Over the weekend I was reading the recent New York Observer article about Congressman Anthony Wiener, which quotes a bit of his schtick in front of a sympathetic crowd:

Congressman Anthony Weiner bounded into a DJ booth at a fashionable Lower East Side bar one recent Wednesday night, grabbed the microphone with his left hand and unleashed his inner Borscht Belt.

"Every single moment that we are stroking our beards and gazing at our navel and thinking about the world we'd like to be and singing 'Kumbaya' is another day we're not punching Bill O'Reilly in the nose."

Pow.

"I follow Twitter for the Tea Party and just show up to fuck with them," he said.
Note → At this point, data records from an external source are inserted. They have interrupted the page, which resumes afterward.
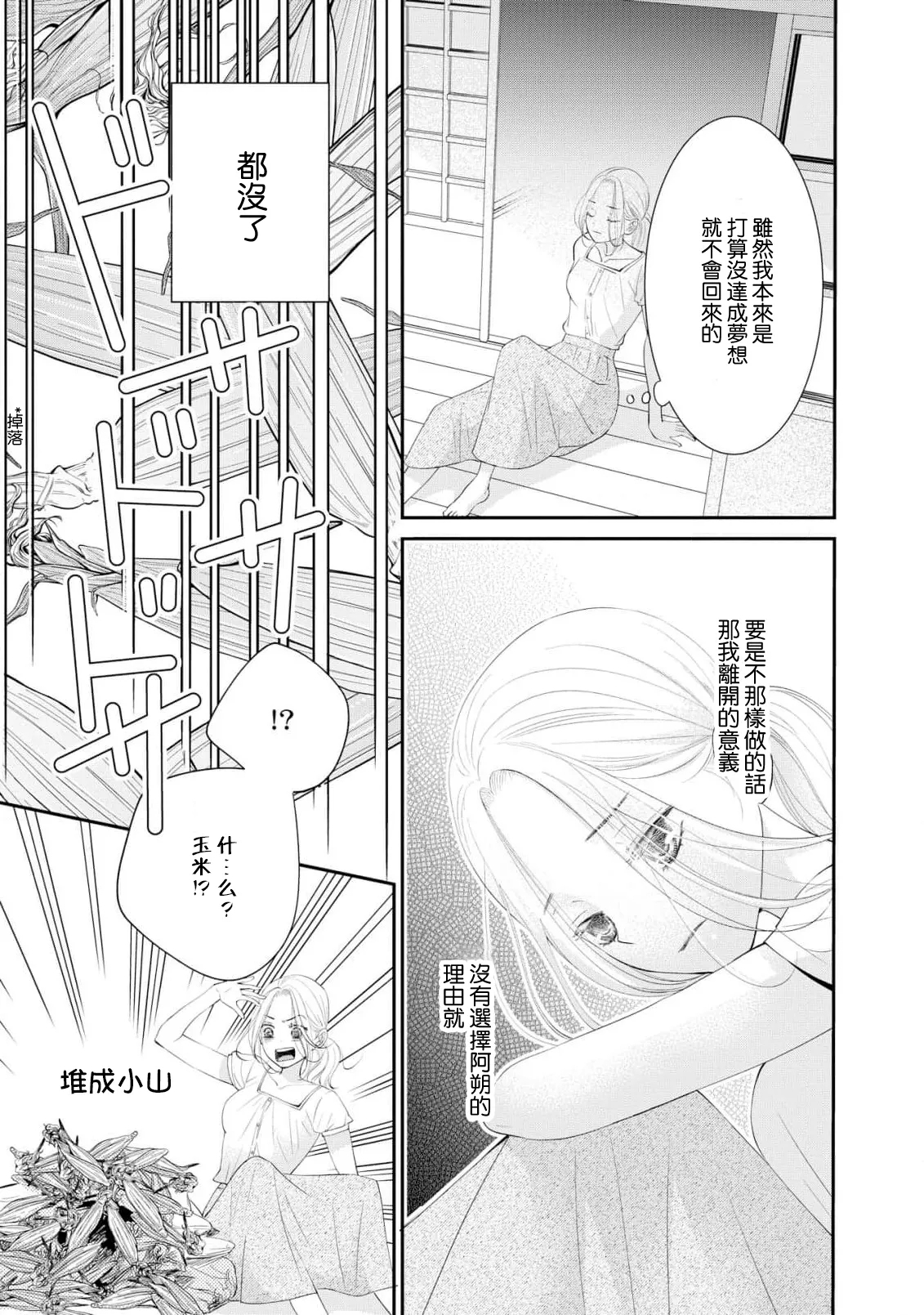 osananajimi to koisuru natsu o kitsune-sama wa, ai o usobuku | 与青梅竹马相恋的夏天 狐仙大人细说爱意 - Page 11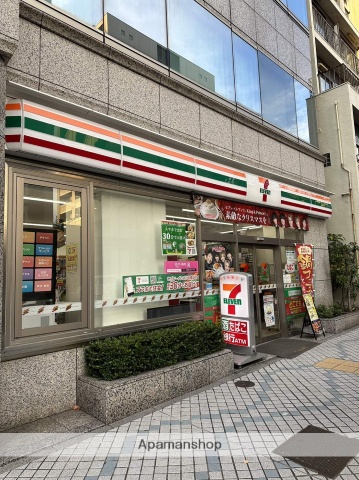コンビニ　セブン－イレブン門前仲町駅西店（コンビニ）まで351m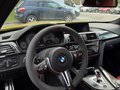 2017 BMW M4 Competition Package F82/F83 Рестайлинг, золотистый, 4999000 рублей - вид 10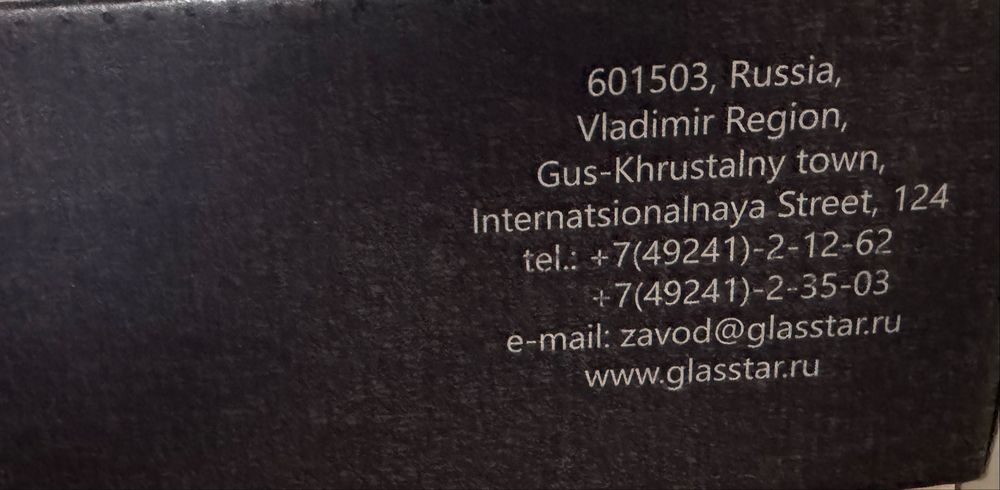 Стильный набор посуды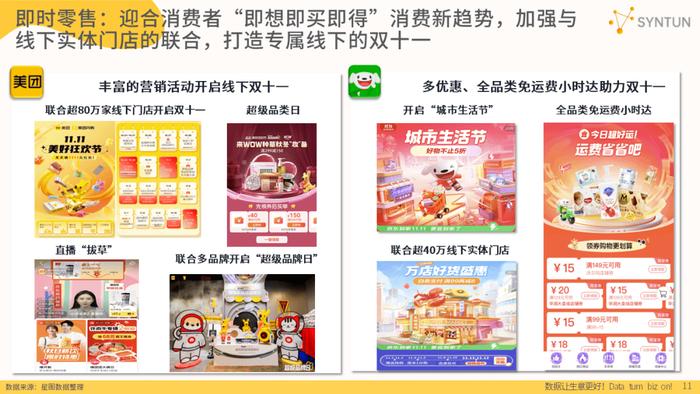 7777788888管家婆免费,综合数据解释说明_创新版763.32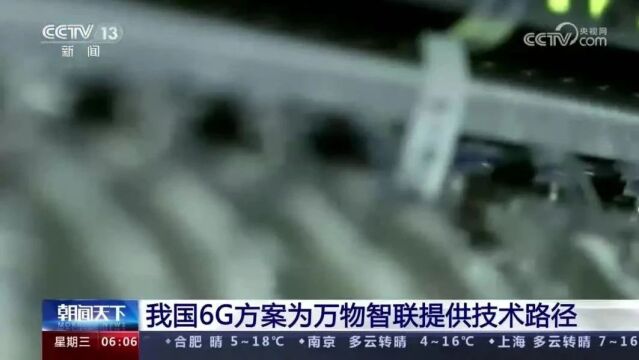 期待!6G要来了!1秒下载一部电影了解一下!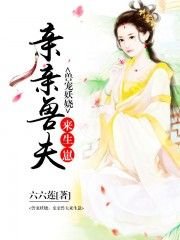 《兽宠妖娆:亲亲兽夫来生崽》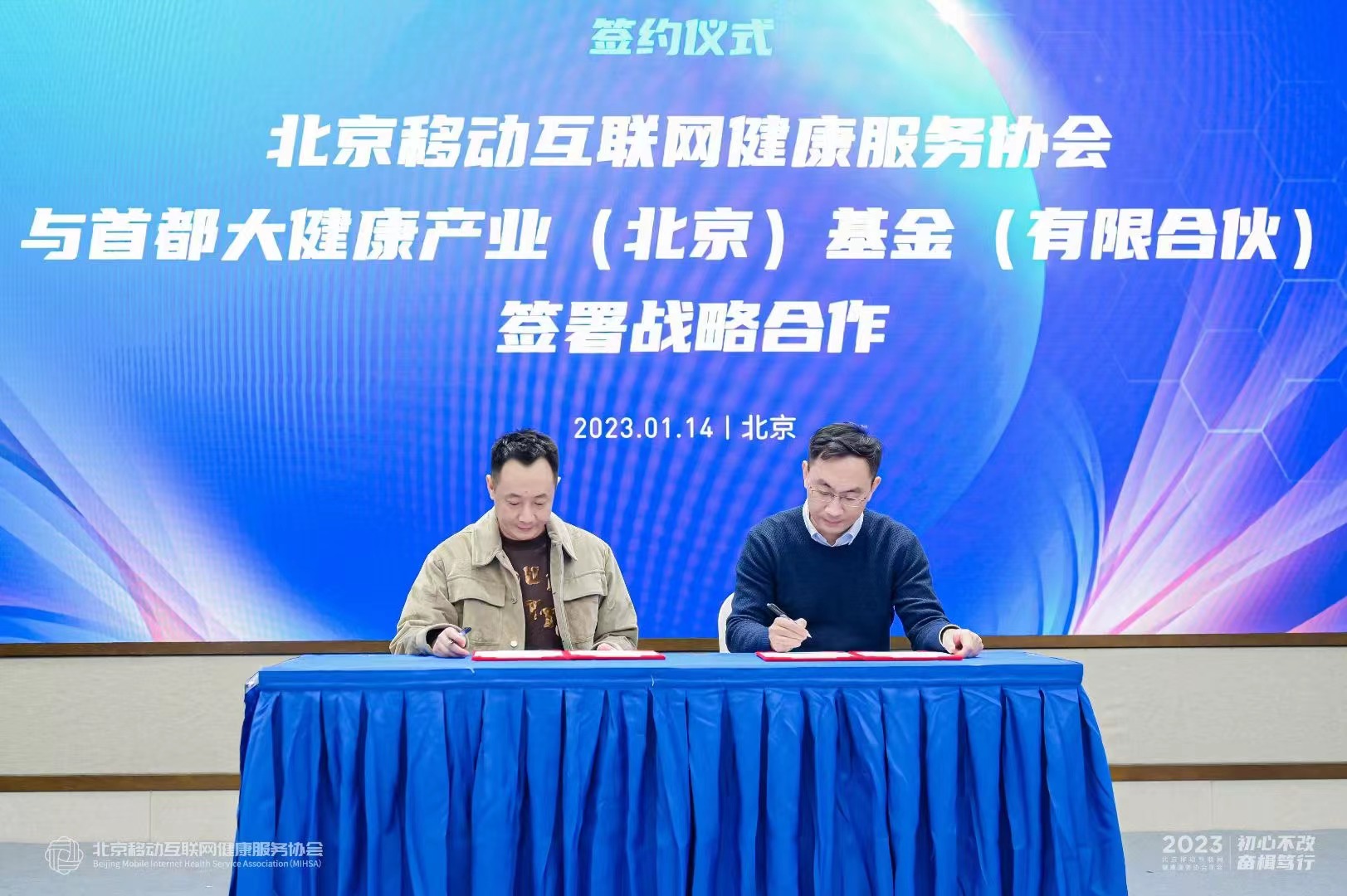 微信图片_20230116162643.jpg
The crowd of 20-somethings crowed.

"No, I don't actually do that. I just sit at my desk and they send me talcum powder every couple of weeks."

Ka-zam....


This kind of talk is raising Wiener's profile. It's getting him on MSNBC. It's getting him on The Daily Show. He's now the Democrats' other snark-meister, after Alan Grayson.

Which is good as far as it goes. But Wiener and Grayson -- even a few dozen Wieners and Graysons -- aren't going to move the political needle.

Don't get me wrong -- I love snark. But snark isn't how you seize control of the debate. Snark certainly isn't how Republicans seize control of the debate.

Republicans pols (and, to some extent, Republican media personalities) seize the debate by seeming Very. Very. Serious. They're somber. They're deeply concerned. They just don't know if the Republic can survive, and they speak in concerned, humorless tones, or angry, humorless tones, because These Are Perilous Times.

You know that tone. You hear it from Mitch McConnell and John Boehner and Newt Gingrich, and lesser-known Republican mouthpieces, practically every day.

Snark? A snark-meister seems as if he's unfazed by what's happening to him. Read the Weiner excerpt above -- Weiner seems as if Republicans really haven't gotten the better of him. Alan Grayson's riffs suggest the same thing -- what Republicans are doing isn't putting us in peril, it's a joke (or they're a joke).

Republicans don't talk like that. Even joke-tellers on the right don't talk like that. Glenn Beck frequently acts like a giddy four-year-old on a sugar rush, but then he goes deadly earnest about the danger we evil lefties and Democrats are putting the country in. Same for Rush Limbaugh -- he tells a few cornball jokes, but the menace of liberalism is, to him, really serious. Even the frequently sarcastic Sarah Palin drops the sarcasm and talks as if everything we do is a life-or-death matter for America.

Much as I appreciate the Graysons and Weiners, we need some people (besides Olbermann and Maddow) who can do that life-or-death thing back to the GOP. We need some politicians who can do it -- who can go on Sunday morning chat shows and proclaim melodramatically that if we follow the Republicans' lead, we're doomed.

It happens to be true. But until we have a phalanx of pols who can say it, and say it as if they mean it all the time, we won't really have a chance of getting through to the public at large.